100 Turning Points in American History



Book Description

Arnold J. Toynbee, the most famous professional historian of the twentieth century, is widely quoted as having declared that “History is just one damn thing after another.” This book argues that history is not about “things” at all but is all about turning points—the decisions, acts, innovations, errors, ideas, successes, and failures on which the shape of a nation’s life—our lives—depends. It presents the 100 points at which America’s path decisively turned on its way to where we find ourselves today.
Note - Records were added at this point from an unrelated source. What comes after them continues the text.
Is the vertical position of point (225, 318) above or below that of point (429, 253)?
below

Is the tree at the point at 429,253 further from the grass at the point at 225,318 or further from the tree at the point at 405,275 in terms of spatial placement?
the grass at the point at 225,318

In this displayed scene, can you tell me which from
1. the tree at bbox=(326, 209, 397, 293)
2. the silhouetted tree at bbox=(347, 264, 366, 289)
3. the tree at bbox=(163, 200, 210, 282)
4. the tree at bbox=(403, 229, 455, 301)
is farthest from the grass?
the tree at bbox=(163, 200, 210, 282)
Columbus arrives in the New World

● The first slaves arrive in America

● Independence is declared

● The Indian Removal Act is passed

● Female suffragists meet in Seneca Falls

● Harpers Ferry is raided

● Fort Sumter falls

● A transcontinental railroad is completed

● Edison lights his first electric lamp

● Prohibition makes America a nation of lawbreakers

● FDR offers a “New Deal”

● The B-29 Enola Gay drops an atomic bomb on Hiroshima

● The Supreme Court decides Brown v. Board of Education

● Neil Armstrong sets foot on the moon

● President Nixon creates the EPA

● 9/11 … Obama … Sandy Hook … Russian election “meddling” … the Age of Trump …
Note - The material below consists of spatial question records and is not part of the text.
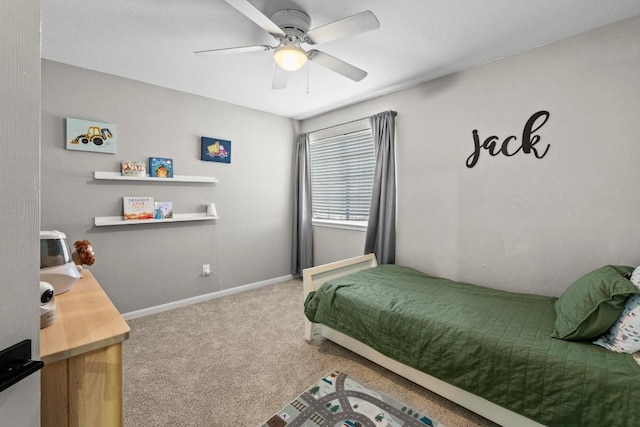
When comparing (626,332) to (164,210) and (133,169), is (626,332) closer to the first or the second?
(164,210)

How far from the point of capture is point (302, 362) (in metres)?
2.09

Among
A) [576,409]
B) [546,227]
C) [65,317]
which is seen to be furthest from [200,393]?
[546,227]

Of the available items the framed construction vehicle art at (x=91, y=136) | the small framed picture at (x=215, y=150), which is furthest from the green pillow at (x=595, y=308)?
the framed construction vehicle art at (x=91, y=136)

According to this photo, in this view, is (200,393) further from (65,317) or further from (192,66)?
(192,66)

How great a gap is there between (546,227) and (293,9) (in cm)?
240

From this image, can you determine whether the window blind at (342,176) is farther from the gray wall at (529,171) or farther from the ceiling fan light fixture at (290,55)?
the ceiling fan light fixture at (290,55)

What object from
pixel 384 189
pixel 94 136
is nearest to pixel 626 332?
pixel 384 189

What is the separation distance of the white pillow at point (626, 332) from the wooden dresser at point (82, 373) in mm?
2154

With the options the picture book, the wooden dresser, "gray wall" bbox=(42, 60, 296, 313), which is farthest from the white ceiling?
the wooden dresser

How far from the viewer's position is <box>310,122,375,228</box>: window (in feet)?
11.4

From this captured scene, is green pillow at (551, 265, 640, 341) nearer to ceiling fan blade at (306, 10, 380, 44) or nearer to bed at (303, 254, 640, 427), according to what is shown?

These and many more are the crucial “plot points” in our grand national story, and best-selling historian Alan Axelrod presents them here.

About Axelrod, Alan

Alan Axelrod is the author of more than 100 books on history, military history, leadership, management, corporate history, career, general business, and other nonfiction. After receiving his Ph.D. in English (specializing in early American literature and culture) from the University of Iowa in 1979, Axelrod taught early American literature and culture at Lake Forest College (Lake Forest, Illinois) and at Furman University (Greenville, South Carolina).
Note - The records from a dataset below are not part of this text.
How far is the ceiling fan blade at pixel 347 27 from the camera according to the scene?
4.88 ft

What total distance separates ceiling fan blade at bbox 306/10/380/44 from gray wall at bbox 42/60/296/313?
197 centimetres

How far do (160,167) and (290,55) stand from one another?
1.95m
He has been a creative consultant (and on-camera personality) for The Wild West television documentary series (Warner Bros.), Civil War Journal (A&E Network), and The Discovery Channel, and he has appeared on MSNBC, CNN, CNNfn, CNBC, Fox Network affiliates in Philadelphia and Atlanta, and numerous radio news and talk programs, including National Public Radio. He and his work have been featured in BusinessWeek, Fortune, Men’s Health, Cosmopolitan, Inc., Atlanta Business Chronicle, and many newspapers, including Atlanta Journal-Constitution and USA Today. Axelrod has served as consultant for the Margaret Woodbury Strong Museum (Rochester, New York), the Airman Memorial Museum (Suitland, Maryland), and the Henry Francis du Pont Winterthur Museum (Winterthur, Delaware).